« Peur. Solitude. Chagrin. » Le Rapport annuel 2021 de l’Unicef sur la santé mentale des enfants dans le monde commence par ce descriptif. « Cette crise ne connaît ni limites ni frontières », affirme le complément luxembourgeois du rapport, paru en mars 2022. L’Unicef a proclamé la santé mentale des enfants et des jeunes comme l’un de ses quatre domaines prioritaires pour les années à venir, tout en soulignant que la moitié de tous les troubles mentaux apparaissent avant l’âge de quatorze ans et les trois-quarts avant 25 ans. La prévalence de problèmes de santé mentale auprès des enfants et jeunes entre dix et 19 ans au Luxembourg est de 16,5 pour cent, 10 975 de jeunes. 28 pour cent des douze à 18 ans se sont déjà sentis si tristes ou désespérés qu’ils ont arrêté leurs activités habituelles ; 15,2 pour cent ont indiqué avoir déjà sérieusement pensé au suicide, 7,7 pour cent ont fait une tentative. « Tous les pays sont en développement lorsqu’il s’agit de santé mentale », a déclaré la Directrice mondiale de l’Unicef Dr. Henrietta H. Fore.

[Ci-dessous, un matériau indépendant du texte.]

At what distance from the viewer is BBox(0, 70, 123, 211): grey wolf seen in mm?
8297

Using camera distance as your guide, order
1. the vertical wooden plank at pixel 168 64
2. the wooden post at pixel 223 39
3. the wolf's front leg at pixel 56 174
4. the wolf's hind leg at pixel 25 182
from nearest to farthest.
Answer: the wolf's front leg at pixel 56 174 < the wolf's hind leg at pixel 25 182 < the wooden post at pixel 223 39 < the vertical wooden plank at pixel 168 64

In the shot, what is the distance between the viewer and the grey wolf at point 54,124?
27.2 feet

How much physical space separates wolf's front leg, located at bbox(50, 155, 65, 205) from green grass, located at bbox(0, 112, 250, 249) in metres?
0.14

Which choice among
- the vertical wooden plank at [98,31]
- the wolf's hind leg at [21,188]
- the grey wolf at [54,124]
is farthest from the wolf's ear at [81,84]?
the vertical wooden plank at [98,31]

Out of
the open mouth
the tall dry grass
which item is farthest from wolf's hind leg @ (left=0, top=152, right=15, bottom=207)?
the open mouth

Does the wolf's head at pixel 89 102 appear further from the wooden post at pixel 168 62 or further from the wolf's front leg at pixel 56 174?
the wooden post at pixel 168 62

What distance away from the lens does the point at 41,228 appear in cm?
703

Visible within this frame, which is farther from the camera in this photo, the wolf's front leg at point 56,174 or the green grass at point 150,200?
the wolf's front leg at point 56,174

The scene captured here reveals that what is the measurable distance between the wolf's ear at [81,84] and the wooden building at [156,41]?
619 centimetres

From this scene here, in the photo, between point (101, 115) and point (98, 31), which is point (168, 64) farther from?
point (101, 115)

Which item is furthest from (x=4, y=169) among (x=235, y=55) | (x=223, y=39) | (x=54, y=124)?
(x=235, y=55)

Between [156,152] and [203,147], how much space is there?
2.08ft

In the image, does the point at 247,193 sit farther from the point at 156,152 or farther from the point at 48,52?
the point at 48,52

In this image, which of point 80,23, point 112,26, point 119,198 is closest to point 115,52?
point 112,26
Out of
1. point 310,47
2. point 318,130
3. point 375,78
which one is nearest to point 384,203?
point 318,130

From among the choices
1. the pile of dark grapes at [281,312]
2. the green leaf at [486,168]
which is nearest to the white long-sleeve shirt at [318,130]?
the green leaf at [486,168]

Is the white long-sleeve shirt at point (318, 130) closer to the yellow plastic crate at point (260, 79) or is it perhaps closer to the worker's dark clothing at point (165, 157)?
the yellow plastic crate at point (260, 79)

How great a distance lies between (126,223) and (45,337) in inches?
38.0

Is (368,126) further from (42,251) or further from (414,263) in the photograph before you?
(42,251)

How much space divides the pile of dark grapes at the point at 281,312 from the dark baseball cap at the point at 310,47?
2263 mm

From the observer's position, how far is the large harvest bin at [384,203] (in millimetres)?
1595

L’Unicef Luxembourg appelle « à des investissements et à une action pour appuyer et protéger la santé mentale des enfants et des jeunes et pour mettre fin à la négligence, à la maltraitance et aux traumatismes durant l’enfance ». Le rapport désigne les nombreux obstacles : la stigmatisation d’un côté, mais également le manque d’informations, d’infrastructures, de prise en charge et de données, ainsi que l’absence de formations et d’un plan national.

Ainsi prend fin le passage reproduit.